- **WORK TO DO**: From the data below, pick out and copy every line that contains the string "trees". Letter case matters.

----- LISTED RECORDS -----

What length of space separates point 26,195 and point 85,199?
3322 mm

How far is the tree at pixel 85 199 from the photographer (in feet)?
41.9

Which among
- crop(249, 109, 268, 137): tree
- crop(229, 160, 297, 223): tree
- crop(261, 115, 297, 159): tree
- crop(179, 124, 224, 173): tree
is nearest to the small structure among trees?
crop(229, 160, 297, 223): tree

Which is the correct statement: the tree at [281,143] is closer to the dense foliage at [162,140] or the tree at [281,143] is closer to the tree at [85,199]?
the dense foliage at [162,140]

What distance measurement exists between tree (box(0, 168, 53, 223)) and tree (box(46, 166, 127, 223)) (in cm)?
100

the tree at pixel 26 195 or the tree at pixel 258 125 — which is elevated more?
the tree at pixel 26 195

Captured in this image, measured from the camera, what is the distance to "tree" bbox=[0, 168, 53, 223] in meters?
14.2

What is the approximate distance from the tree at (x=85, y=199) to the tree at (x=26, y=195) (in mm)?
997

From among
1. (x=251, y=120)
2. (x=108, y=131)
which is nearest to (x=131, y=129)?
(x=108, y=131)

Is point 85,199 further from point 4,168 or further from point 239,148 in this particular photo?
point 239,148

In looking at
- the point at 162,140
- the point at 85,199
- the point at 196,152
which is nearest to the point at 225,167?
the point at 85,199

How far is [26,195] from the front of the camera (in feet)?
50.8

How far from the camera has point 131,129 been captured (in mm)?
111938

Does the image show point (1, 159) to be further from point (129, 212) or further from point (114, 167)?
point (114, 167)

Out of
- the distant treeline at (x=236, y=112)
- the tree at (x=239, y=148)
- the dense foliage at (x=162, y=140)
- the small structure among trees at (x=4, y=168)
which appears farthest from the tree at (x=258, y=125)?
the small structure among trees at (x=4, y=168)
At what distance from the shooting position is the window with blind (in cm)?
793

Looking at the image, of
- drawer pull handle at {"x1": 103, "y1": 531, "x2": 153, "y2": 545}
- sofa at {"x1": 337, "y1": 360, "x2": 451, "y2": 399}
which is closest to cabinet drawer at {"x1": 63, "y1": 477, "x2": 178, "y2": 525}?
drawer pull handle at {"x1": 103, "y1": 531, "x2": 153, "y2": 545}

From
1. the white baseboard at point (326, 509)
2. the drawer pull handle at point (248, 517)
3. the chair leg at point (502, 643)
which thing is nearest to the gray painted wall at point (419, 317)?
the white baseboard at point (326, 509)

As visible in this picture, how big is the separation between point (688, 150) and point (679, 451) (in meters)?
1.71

-----

- **OUTPUT BELOW**:
is nearest to the small structure among trees?
- the small structure among trees at (x=4, y=168)
the small structure among trees at (x=4, y=168)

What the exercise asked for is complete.